LA VERDAD
Te diré la verdad”. Cada vez que alguien se dirige a mí de esta guisa me estremezco. No suele ser anticipo de nada bueno. Los que trabajamos en este oficio del periodismo sudamos sangre por contar la verdad pero luego, como a todo bicho viviente, nos escuece que nos suelten a la cara las nuestras. ¡Cosas del ego!
Hay gente que se jacta de ser siempre sincera. Parece una virtud. Pero solo lo parece. Un compañero de colegio, en plena adolescencia, se reveló como uno de esos. “Yo digo siempre lo que pienso. No sé mentir”. Dicen que los humanos aprendemos a mentir a los dos años. Antes de esa edad somos incapaces de engañar al Lobo del guiñol cuando nos pregunta dónde está Caperucita. A mi amigo le diagnosticaron “falta de inteligencia social”. Me acuerdo de él cada vez que veo las entrevistas pospartido de la Liga. Seguro que os habéis fijado en esa muletilla de muchos jugadores ante el micrófono: “Bueeeno, la verdad es que…”.
De tanto usar la palabra “verdad”, hemos terminado por olvidar su significado. Lo decía brillantemente el poeta Gonzalo Rojas: “La vieja máquina de la realidad ha envejecido”. Hay culturas en las que una verdad vale más que el oro. Un pacto verbal obliga de por vida. En otras, como la nuestra, solo nos creemos lo que está compulsado. Es curioso que alguien se gane la vida “dando fe” de lo que otros dos civiles se cuentan entre sí. Los llamamos notarios.
En mi amado oficio del periodismo, a la máquina de la realidad hace tiempo que le salieron arrugas. Se le ve el grano a la foto realista que pretendemos pintar hoy los que escribimos en periódicos y revistas, los que hablamos en la radio, los que ponemos el rostro a enmarcar entre las cuatro esquinitas de la televisión. Nos saltan los píxeles a borbotones y empezamos a correr el riesgo de que se nos vea la trama, de que se nos conozca como somos: frágiles, dubitativos, pero aún vanidosos.
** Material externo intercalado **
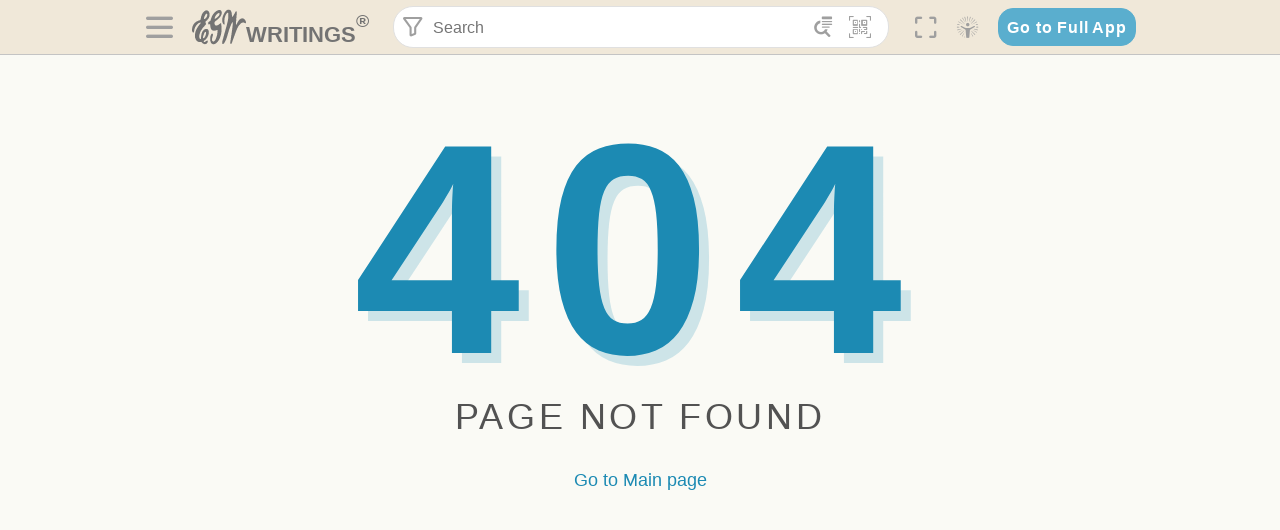

--- FILE ---
content_type: text/css; charset=UTF-8
request_url: https://text.egwwritings.org/static/404.css?v=1.3.383
body_size: -115
content:
.not-found-title{font-family:"Bebas Neue",sans-serif;font-style:normal;font-weight:bold;font-size:300px;line-height:300px;text-align:center;letter-spacing:.08em;color:var(--text-link);margin:0;text-shadow:10px 10px 0px var(--text-link-shadow)}.not-found-subtitle{font-family:"Bebas Neue",sans-serif;font-style:normal;font-weight:normal;font-size:2rem;line-height:2rem;text-align:center;letter-spacing:.1em;text-transform:uppercase;color:var(--text-default);margin:0}.not-found-container{text-align:center;width:100%}.not-found-button{margin-top:2rem;display:block}@media(max-width: 767px){.not-found-title{font-size:120px}.not-found-subtitle{font-size:1rem}}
Henchidos de un poder de ordinal indefinido supuestamente otorgado, como una carta magna que no se escribió jamás. Y por efecto de este desvalijamiento general de la máquina de reproducir verdades, resulta que ha crecido kilométricamente el trecho que hay del hecho al dicho.
¿Cuál es hoy el valor de una “buena información”? ¿Cómo se mide su bondad? ¿Qué precio estaríamos dispuestos a pagar por una verdad?
No es fácil decidirse por una respuesta en un país en el que se ha instaurado con toda naturalidad la idea (por supuesto falsa) de que, para conocer la verdad, hay que leer todos los periódicos, escuchar todas las emisoras de radio, ver todas las cadenas de televisión posibles… y luego crearse una imagen propia de los hechos. Lo cual viene a ser lo mismo que decir que ningún periódico, ninguna emisora, ninguna cadena televisiva dice, por separado, la verdad. Que nos ganamos la vida a base de pequeñas mentiras que conforman en su conjunto un puzle bastante verosímil.
“Os diré la verdad”, yo no compro esa mercancía. Sigo siendo de los que piensan que un pliego de papel escrito bajo una cabecera prestigiosa por un profesional de solvencia encierra más verdades que los archivos polvorientos del registro de actas notariales. Pero es que yo continúo creyendo en el periodismo, incluso en este siglo de la mal llamada posverdad. Aunque, a veces, me cuesta convencerme a mí mismo.